*** Supplied data ***
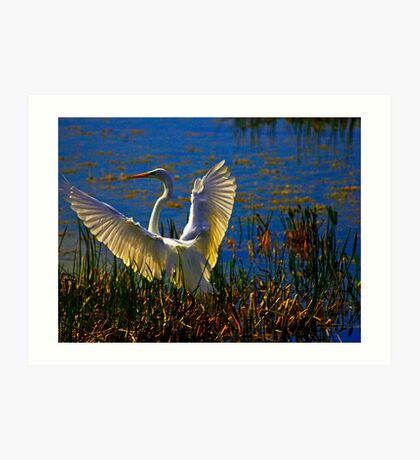 Wings In White Adorn Art Print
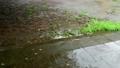 シトシトと降る雨に濡れる土と舗装の地面と水たまり 81096783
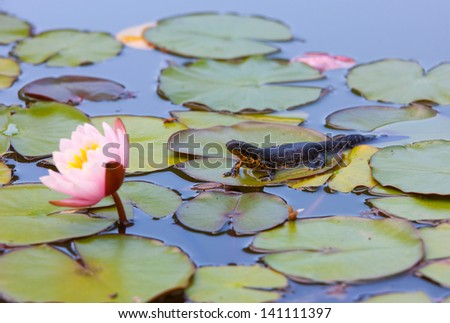Triton near water lilies - stock photo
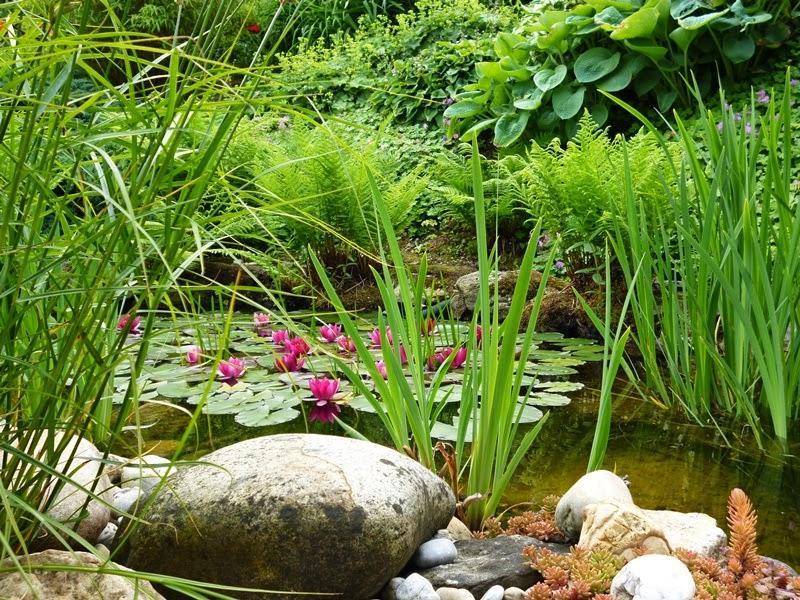 Vidiecke záhrady - inšpirácie - Obrázok č. 109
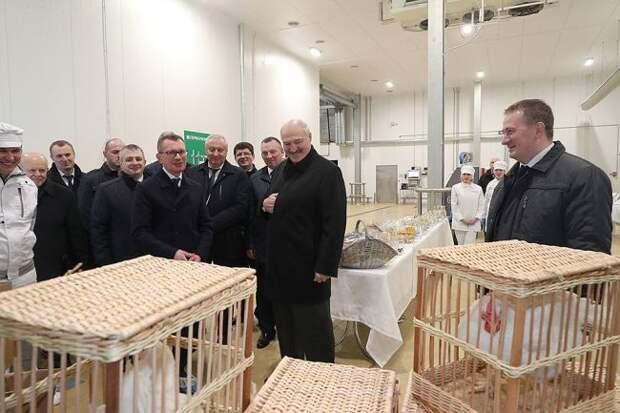 Лукашенко: Мыпонимаем, что такое петух, который топчет кур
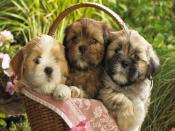 My Cute Puppies Backgrounds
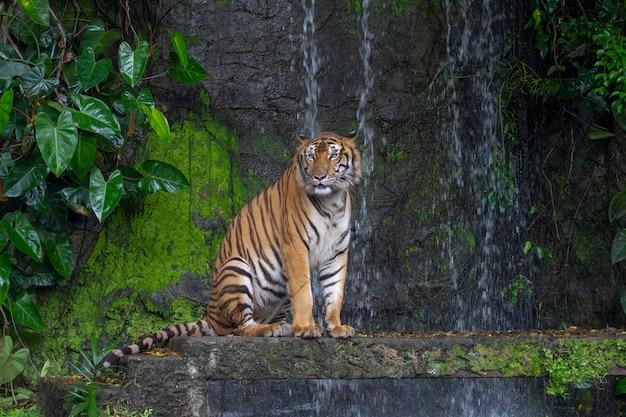Tiger sentar na frente da cachoeira Foto Premium
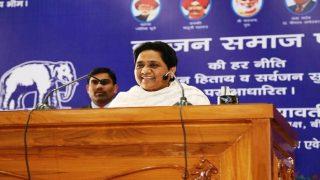 मध्य प्रदेश विधानसभा चुनाव: बसपा को 'किंग मेकर' की भूमिका निभाने की उम्मीद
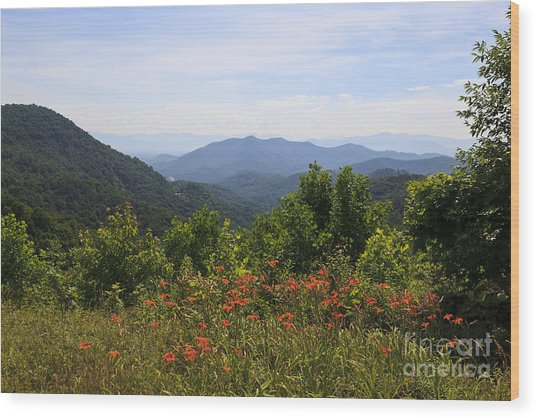 Wild Lilies With A Mountain View Wood Print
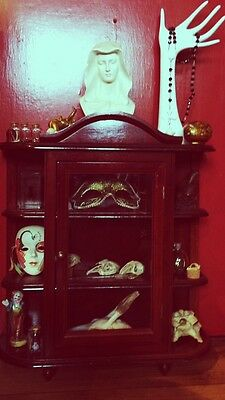 Cabinet Of Curiosities Real Animal Skulls Bones Taxidermy Assemblage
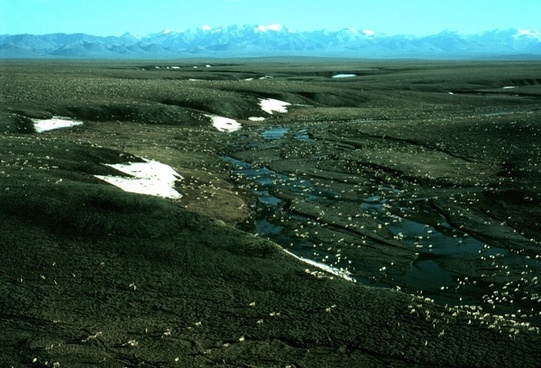 alaska landscape caribou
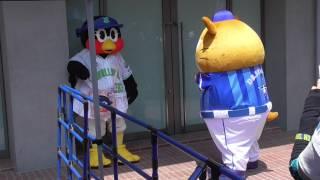 東京ヤクルトスワローズ対横浜DeNAベイスターズ 神宮球場 2017....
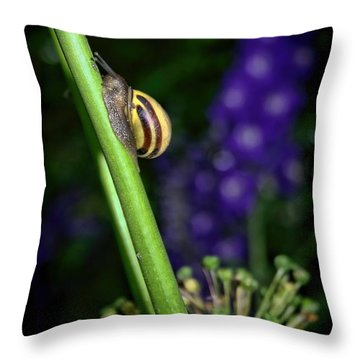 At A Snail's Pace Throw Pillow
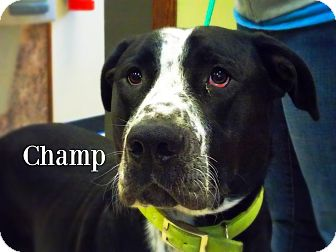 Great Dane Mix Dog for adoption in Defiance, Ohio - Champ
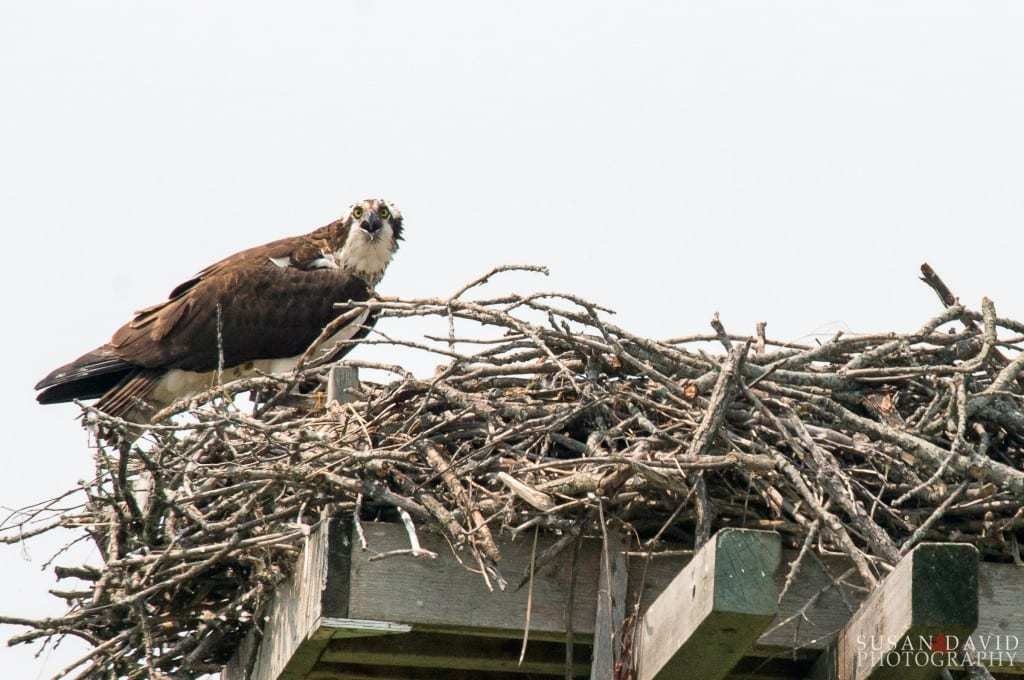 Osprey with Nest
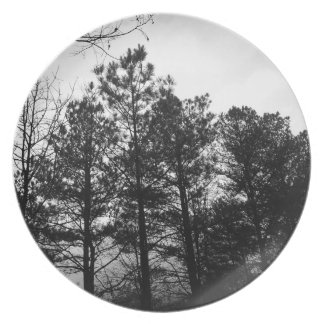 Misty Ethereal  Haunted Trees Forest Woods Fog Dinner Plate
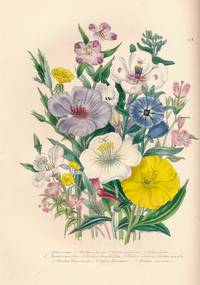 The Ladies Flower-Garden of Ornamental Annuals by  Mrs Jane C Loudon - Hardcover - Second Edition - [1850] - from Barter Books Ltd (SKU: lou16)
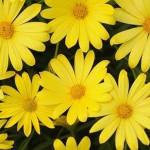 Osteospermum Voltage Yellow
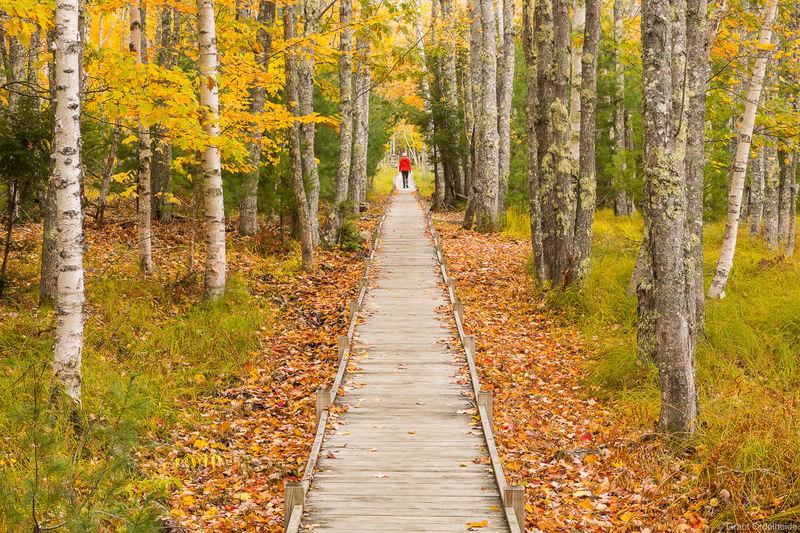 acadia, boardwalks, national, park, main, person, walking, autumn, foliage,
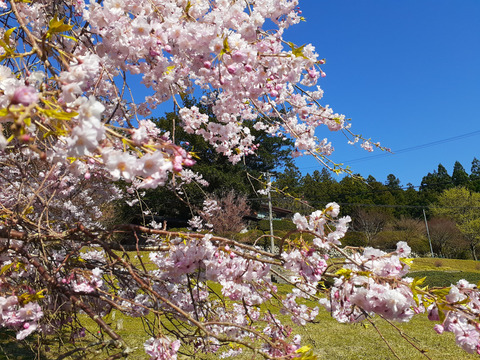 2020-4-9国道166沿い桜 (4)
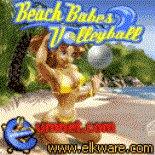 beach babes volleyball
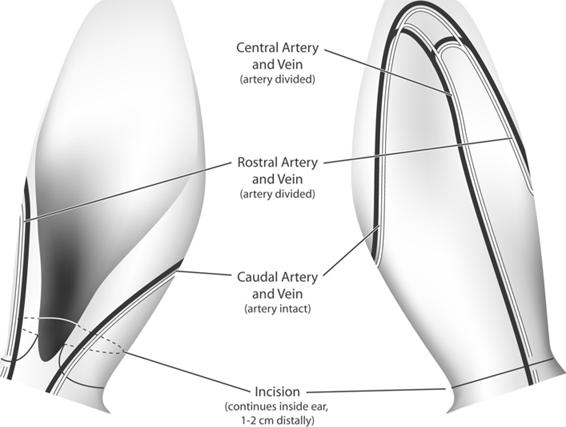 Animal Models of Ischemic Wound Healing   SpringerLink
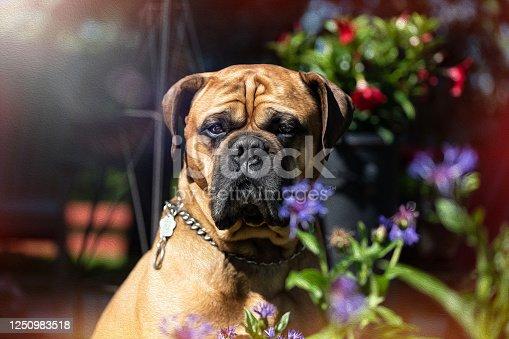 Bull Mastiff dog enjoying the sunshine outdoors amongst the colourful foliage. Photoshopped Oil Painting appliqué applied to photographed image.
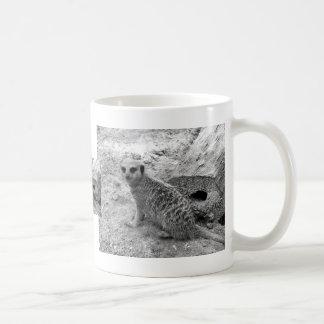 Meerkat que mira la imagen del photogarph del espe taza básica blanca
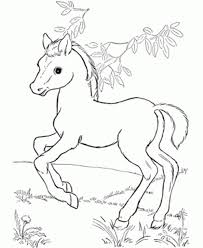 Small Picture Baby Horse Coloring Pages Free Printable Horse Coloring Pages For
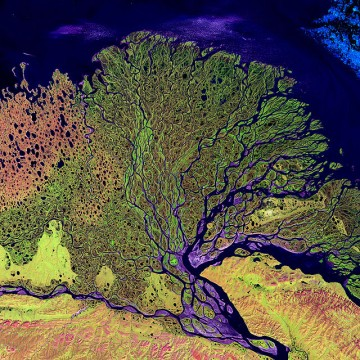 Satellite Image of Lena River Delta . Source Wikipedia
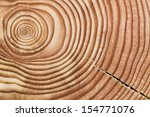 Wood Section.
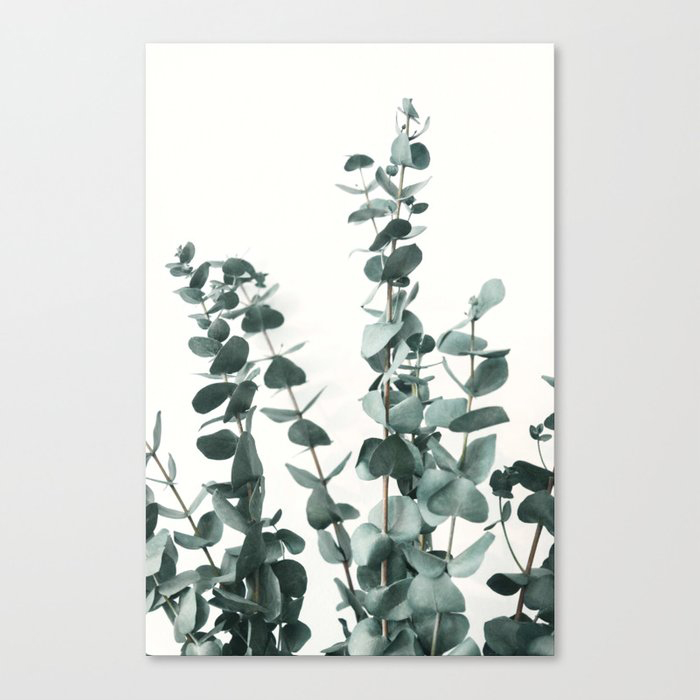 Eucalyptus Leaves Canvas Print by ArtPrInk Studio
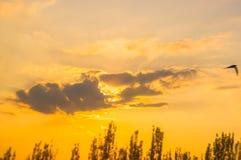 Ajardine com luz dramática Fotografia de Stock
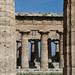 Paestum, foto: Petr Nejedlý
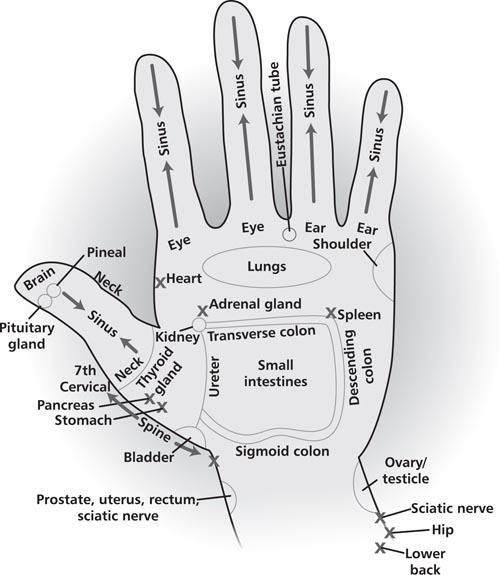 Áreas de energia de suas mãos que podem ser usados para a acupressão, cura da energia, bem como a massagem da mão direta para obter os padrões de fluxo de energia para essas áreas do corpo em um formato de vibração elevada.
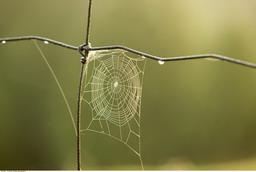 梦见蜘蛛网
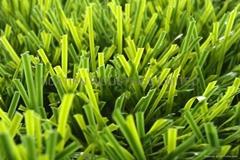 football grass,soccer field grass,sports court lawn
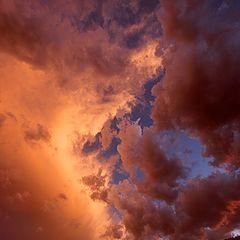 "photo ""Rising To Heaven"""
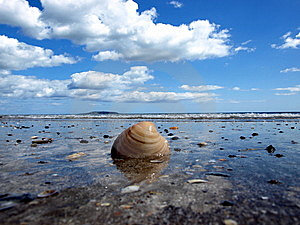 Shell At Beach Stock Images - Image: 5516494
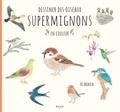 Ai Akikusa - Dessiner des oiseaux supermignons en couleur.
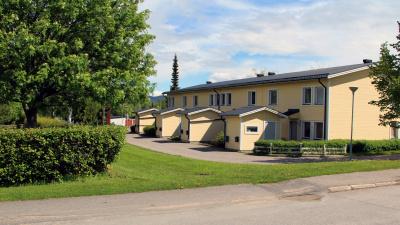 Lägenhetshus och gräsmatta och träd
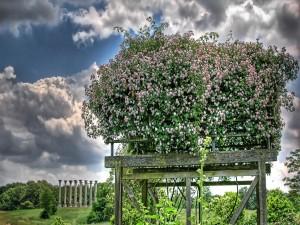 Postal: Flores en una plataforma de madera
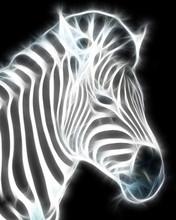Fractal Zebra Illustration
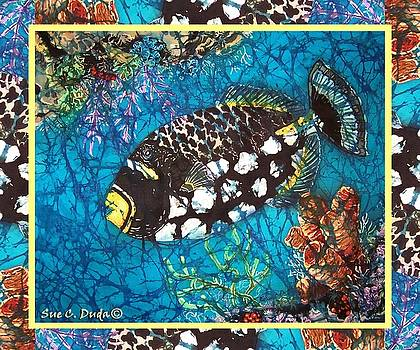Sue Duda - Clown Triggerfish-Bordered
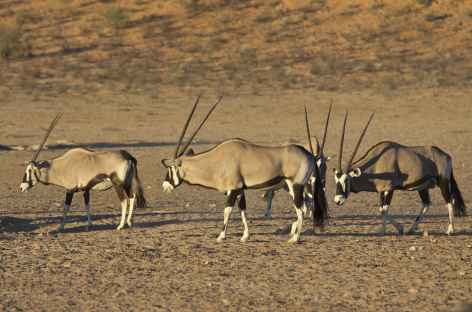 Oryx, Kgalagadi Transfrontier Park - Afrique du Sud -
*** End of Supplied data ***
Work request: Leave out the pictures and repeat the lines from the start of the material through the line with "Osteospermum Voltage Yellow", inclusive.

Written answer:
 Wings In White Adorn Art Print
 シトシトと降る雨に濡れる土と舗装の地面と水たまり 81096783
Triton near water lilies - stock photo
 Vidiecke záhrady - inšpirácie - Obrázok č. 109
 Лукашенко: Мыпонимаем, что такое петух, который топчет кур
 My Cute Puppies Backgrounds
Tiger sentar na frente da cachoeira Foto Premium
 मध्य प्रदेश विधानसभा चुनाव: बसपा को 'किंग मेकर' की भूमिका निभाने की उम्मीद
 Wild Lilies With A Mountain View Wood Print
 Cabinet Of Curiosities Real Animal Skulls Bones Taxidermy Assemblage
 alaska landscape caribou
 東京ヤクルトスワローズ対横浜DeNAベイスターズ 神宮球場 2017....
 At A Snail's Pace Throw Pillow
 Great Dane Mix Dog for adoption in Defiance, Ohio - Champ
 Osprey with Nest
 Misty Ethereal  Haunted Trees Forest Woods Fog Dinner Plate
 The Ladies Flower-Garden of Ornamental Annuals by  Mrs Jane C Loudon - Hardcover - Second Edition - [1850] - from Barter Books Ltd (SKU: lou16)
 Osteospermum Voltage Yellow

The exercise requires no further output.